On 17/08/07, Brianna Laugher brianna.laugher@gmail.com wrote:
IIRC almost all the projects started because they were decided to be "not Wikipedia". That doesn't mean they are content to define themselves with such a negative, small designation.
Hey, hey, I just threw it out there. Nothing like navelgazing for a Friday afternoon... :-)
It's honestly something that you hear mumbled a lot, and bits of Commons itself - much less anyone else - seem quite confused over. Who are we doing this *for*? Comments like the bandwith one made me think of it again.

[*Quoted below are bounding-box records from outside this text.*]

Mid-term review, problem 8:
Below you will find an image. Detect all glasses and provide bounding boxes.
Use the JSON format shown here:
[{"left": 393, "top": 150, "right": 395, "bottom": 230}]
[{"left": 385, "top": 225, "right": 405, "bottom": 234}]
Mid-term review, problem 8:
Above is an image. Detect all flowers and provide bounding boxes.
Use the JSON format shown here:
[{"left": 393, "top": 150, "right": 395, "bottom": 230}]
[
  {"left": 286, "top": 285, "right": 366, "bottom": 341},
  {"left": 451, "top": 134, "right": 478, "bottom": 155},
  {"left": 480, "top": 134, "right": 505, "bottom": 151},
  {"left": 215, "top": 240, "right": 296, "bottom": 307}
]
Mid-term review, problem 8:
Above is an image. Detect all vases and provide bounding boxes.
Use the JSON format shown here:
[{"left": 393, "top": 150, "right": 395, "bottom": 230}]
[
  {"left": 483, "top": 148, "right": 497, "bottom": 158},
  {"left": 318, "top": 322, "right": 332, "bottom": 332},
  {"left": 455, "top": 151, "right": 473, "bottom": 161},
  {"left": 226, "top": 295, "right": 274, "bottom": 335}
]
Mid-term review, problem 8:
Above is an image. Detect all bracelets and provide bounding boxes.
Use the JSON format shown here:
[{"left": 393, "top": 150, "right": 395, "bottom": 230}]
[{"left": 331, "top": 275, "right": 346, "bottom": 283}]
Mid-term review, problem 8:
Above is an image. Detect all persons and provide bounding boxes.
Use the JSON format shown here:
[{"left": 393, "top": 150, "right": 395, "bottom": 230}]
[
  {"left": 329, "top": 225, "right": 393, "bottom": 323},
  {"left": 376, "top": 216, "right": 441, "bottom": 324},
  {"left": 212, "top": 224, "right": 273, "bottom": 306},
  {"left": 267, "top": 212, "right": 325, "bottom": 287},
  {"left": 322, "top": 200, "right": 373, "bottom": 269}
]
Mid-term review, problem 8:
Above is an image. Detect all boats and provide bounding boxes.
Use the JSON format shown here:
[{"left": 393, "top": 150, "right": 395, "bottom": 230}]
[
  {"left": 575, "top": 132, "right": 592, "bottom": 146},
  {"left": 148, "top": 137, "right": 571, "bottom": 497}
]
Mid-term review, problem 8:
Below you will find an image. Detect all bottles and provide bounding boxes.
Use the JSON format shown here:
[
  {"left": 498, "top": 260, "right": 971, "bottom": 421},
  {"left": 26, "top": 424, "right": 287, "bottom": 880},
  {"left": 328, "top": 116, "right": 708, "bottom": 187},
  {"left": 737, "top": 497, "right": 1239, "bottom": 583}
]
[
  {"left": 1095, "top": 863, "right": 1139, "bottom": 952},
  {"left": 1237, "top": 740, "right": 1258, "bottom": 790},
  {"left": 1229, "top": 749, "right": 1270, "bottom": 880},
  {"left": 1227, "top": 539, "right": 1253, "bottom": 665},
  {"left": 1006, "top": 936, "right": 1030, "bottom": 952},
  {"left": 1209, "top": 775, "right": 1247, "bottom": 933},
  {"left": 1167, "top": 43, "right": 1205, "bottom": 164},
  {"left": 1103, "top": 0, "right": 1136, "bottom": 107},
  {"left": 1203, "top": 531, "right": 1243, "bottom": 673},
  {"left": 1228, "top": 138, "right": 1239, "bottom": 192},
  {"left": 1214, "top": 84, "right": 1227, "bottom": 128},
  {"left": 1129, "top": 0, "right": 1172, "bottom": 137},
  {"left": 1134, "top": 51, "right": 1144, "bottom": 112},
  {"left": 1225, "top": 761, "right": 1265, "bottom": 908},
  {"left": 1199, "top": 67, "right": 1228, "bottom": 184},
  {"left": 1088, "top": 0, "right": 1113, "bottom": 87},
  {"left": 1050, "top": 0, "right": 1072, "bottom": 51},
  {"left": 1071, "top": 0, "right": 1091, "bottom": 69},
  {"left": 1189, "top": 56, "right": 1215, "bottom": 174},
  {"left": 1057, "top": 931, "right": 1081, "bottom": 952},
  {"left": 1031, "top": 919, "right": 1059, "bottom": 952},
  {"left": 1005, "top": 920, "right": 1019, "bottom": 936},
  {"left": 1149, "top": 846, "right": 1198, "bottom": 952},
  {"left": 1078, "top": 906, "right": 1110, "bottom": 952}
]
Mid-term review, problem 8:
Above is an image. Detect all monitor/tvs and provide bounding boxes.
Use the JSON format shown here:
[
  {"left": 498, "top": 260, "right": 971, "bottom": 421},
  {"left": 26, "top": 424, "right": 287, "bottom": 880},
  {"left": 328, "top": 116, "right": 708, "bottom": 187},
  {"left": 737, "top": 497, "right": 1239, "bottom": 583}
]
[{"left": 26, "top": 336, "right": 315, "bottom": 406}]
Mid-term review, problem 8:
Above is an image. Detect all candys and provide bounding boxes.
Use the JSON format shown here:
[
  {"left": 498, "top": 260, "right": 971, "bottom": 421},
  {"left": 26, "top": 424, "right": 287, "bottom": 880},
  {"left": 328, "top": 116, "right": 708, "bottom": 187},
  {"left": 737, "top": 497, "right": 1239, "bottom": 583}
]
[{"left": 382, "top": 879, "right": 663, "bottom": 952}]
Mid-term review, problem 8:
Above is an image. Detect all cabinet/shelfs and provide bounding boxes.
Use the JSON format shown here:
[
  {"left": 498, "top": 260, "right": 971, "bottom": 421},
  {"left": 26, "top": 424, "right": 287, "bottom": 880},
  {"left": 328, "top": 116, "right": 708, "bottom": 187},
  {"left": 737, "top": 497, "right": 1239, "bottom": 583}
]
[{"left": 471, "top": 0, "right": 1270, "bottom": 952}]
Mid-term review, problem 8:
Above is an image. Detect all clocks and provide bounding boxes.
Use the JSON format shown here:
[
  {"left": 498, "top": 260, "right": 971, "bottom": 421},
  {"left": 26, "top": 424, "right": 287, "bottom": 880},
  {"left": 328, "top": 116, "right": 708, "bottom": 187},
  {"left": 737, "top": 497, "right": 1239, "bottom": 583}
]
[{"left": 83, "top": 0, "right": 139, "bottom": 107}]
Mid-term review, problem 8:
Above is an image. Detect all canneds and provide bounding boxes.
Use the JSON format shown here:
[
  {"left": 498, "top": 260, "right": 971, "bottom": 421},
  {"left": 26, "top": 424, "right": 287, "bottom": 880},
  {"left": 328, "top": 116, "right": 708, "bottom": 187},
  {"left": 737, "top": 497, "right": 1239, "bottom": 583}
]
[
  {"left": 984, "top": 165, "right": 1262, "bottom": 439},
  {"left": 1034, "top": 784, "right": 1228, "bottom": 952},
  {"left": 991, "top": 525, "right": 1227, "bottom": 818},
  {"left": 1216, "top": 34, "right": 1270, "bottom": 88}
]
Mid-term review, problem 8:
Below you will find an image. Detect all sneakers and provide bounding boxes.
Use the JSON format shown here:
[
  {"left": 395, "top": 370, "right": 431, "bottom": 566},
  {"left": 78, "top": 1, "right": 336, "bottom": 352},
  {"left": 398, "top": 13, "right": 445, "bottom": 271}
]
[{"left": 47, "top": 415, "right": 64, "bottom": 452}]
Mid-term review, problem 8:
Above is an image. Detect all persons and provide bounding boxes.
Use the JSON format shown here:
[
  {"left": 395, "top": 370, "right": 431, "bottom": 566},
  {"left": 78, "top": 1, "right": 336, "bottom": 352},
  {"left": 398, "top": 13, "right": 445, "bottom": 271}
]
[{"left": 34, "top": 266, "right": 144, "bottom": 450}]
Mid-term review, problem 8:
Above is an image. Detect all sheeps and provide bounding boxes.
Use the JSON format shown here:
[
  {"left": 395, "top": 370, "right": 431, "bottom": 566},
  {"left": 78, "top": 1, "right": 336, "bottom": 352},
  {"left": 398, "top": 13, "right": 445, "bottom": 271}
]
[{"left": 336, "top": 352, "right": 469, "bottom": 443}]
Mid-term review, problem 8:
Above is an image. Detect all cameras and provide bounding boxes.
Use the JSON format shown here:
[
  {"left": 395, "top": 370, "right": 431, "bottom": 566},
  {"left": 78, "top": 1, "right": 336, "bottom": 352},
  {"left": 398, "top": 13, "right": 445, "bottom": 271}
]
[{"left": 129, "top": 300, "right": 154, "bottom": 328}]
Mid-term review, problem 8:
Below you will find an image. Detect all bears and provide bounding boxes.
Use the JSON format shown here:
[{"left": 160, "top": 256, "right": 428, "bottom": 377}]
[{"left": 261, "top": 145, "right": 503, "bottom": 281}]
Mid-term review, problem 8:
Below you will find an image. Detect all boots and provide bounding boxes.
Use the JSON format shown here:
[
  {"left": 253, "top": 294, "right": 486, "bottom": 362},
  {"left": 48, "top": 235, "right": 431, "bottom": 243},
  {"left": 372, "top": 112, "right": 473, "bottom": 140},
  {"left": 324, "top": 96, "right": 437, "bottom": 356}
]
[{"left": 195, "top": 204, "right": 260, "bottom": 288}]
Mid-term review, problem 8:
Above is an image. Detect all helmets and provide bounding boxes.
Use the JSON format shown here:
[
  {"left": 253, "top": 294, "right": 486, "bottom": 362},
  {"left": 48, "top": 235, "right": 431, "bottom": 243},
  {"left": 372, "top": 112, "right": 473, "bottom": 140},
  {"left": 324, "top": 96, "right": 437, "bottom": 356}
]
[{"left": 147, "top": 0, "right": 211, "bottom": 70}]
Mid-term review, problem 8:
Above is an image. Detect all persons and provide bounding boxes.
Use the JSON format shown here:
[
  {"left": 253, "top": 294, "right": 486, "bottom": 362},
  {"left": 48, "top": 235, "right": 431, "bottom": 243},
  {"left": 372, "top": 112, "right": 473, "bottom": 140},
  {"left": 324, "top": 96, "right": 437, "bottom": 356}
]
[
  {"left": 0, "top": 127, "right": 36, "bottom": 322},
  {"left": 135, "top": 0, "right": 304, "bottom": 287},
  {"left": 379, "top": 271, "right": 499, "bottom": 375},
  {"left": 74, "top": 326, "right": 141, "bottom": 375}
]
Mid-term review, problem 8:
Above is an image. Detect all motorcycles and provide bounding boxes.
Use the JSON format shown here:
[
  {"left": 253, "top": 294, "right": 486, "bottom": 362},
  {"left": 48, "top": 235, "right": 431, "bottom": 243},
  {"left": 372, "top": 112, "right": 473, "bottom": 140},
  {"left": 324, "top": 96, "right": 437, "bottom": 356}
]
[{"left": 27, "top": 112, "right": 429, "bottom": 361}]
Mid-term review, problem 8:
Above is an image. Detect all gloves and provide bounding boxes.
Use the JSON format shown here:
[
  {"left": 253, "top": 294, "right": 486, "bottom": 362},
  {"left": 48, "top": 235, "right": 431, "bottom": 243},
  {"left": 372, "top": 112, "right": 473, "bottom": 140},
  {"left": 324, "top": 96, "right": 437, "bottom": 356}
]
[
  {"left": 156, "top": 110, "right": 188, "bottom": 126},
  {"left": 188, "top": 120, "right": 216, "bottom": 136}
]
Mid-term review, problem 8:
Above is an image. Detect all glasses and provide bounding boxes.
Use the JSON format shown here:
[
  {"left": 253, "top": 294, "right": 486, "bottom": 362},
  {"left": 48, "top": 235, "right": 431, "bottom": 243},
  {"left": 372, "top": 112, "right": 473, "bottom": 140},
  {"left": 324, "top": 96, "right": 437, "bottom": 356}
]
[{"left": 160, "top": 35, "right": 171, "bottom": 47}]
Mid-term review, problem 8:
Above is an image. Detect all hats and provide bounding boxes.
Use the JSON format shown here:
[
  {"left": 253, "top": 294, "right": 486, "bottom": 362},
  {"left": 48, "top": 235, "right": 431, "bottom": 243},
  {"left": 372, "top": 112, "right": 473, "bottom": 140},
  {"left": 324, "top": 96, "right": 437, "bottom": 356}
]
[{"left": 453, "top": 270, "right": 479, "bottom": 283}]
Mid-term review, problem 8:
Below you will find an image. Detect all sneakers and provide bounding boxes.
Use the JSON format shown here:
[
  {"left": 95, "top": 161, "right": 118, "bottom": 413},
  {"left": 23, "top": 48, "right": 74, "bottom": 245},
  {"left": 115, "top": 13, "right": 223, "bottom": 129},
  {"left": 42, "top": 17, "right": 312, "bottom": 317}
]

I find the answer to your questions easily here: http://wikimediafoundation.org/wiki/Mission "...to collect and develop educational content under a free license or in the public domain, and to disseminate it effectively and globally." I don't see how acting as if we only exist for Wikimedia is effective for disseminating our content at all. For one thing there are many similar efforts by different groups around the world. If we act as if we only exist for Wikimedia, we are going to create a lot of wasted unnecessary duplicate effort.
I don't disagree with any of this, incidentally.
Lastly: frankly, *if we don't do it, someone else will.* There is nothing to stop them since all our stuff is freely licensed. So for God's sake let us be the ones to do it and benefit from it. Lest we see some whiz-bang Yahoo app that feeds directly from Commons with our name in tiny tiny print somewhere in a disclaimer.
Perhaps the most pressing reason!
We could probably implement something very similar to flickr's basic "use this image" approach with a link in the toolbox; a "select the size you want" page with preformatted HTML to use it and link back to us.
(eg/ http://www.flickr.com/photo_zoom.gne?id=1116183939&size=m )
This would probably be the simplest thing to get up and running - he said, waving his hands - and probably more generally useful than most of the other API stuff. However, we'd still need to find a way of getting author and license information standardised, so that the tool could pull them in.
I wonder how many of our images use the nicely-standardised {{Information}} template for metadata?